When you appeal SSA cases to the federal district court, the judge at the court can review your case and decide to send it back to the SSA for further review. The federal court may cite that the SSA did not consider a certain factor such as a doctor’s opinion or other symptoms that you may be facing.

If your case is remanded to the SSA by the federal court, they will conduct a second review of your case. However, they may still uphold their initial decision to deny you benefits. If this happens, you have the option of submitting an appeal to the appeals council within 30 days. You should, therefore, be aware of the shorter deadline when appealing a remanded case.

What Happens When you File a Late Appeal?

There could be valid reasons as to why you missed a deadline and filed an appeal late. The SSA is normally considerate of extenuating circumstances that may have caused you to file an appeal after the deadline. Some of these circumstances include:


  • If you were ill at the time you received your denial notice, and if the illness prevented you from submitting an appeal in time, the SSA will likely accept your appeal even if it is late.

Destroyed records

  • If important records regarding your social-security case were destroyed in a fire or some other type of accident, you can submit your appeal after the deadline.

Mental or physical limitations

  • Some applicants may face-mental and/or physical-limitations that make it challenging to submit an appeal within the required time-frame. The SSA will consider how these limitations prevented you from submitting a timely appeal.

Death within the immediate family

  • A death within your immediate family can prevent you from submitting a timely appeal due to the challenges you were going through during that period.
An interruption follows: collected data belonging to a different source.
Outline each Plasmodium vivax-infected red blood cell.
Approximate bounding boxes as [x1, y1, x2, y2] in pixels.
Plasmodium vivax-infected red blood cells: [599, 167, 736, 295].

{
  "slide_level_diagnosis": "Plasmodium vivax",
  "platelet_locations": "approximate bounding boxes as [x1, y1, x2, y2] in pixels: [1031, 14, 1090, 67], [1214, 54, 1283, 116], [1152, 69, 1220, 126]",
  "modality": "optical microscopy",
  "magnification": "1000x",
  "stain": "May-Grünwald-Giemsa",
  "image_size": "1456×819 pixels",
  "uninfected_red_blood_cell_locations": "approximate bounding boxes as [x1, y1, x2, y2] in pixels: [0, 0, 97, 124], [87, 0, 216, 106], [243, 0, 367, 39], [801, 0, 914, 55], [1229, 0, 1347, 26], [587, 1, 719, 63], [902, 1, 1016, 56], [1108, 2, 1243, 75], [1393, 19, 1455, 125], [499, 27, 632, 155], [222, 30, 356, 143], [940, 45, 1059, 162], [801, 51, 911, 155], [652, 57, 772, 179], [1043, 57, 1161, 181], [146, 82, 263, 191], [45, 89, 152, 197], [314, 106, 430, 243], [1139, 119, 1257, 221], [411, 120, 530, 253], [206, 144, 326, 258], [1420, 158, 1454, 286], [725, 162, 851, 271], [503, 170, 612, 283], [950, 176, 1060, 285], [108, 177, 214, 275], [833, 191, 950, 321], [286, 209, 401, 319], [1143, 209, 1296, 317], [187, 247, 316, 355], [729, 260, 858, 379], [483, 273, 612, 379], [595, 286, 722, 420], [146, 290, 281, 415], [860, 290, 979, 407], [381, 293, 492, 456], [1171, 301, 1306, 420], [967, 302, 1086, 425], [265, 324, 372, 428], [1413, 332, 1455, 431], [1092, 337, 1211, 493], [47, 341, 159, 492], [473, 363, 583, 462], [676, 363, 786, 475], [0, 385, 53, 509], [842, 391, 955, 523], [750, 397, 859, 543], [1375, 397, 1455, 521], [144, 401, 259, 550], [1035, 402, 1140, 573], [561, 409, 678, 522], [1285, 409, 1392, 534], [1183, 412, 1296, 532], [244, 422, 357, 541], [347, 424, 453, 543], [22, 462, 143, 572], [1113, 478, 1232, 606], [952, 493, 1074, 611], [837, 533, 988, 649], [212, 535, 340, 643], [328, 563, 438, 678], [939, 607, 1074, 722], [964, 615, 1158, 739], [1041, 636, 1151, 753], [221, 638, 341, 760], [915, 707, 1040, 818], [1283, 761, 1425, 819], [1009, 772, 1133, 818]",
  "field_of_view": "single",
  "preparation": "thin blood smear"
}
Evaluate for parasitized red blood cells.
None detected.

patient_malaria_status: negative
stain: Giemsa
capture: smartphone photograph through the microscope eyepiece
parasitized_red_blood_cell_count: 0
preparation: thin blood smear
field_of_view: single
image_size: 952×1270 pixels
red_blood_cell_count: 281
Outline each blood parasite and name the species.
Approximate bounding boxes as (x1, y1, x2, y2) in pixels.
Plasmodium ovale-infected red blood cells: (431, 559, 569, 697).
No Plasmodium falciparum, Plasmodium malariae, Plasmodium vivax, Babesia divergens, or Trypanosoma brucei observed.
Incorrect information from the SSA

  • If you did not receive the correct information from the SSA (such as the right process to follow when filing an appeal or which level of appeal you should pursue), then you can submit your appeal after the deadline.

You did not receive the notice in time

  • Sometimes notices from the SSA do not arrive in time or do not arrive at all. The mail-system is not 100% error-proof, and-mistakes do occur.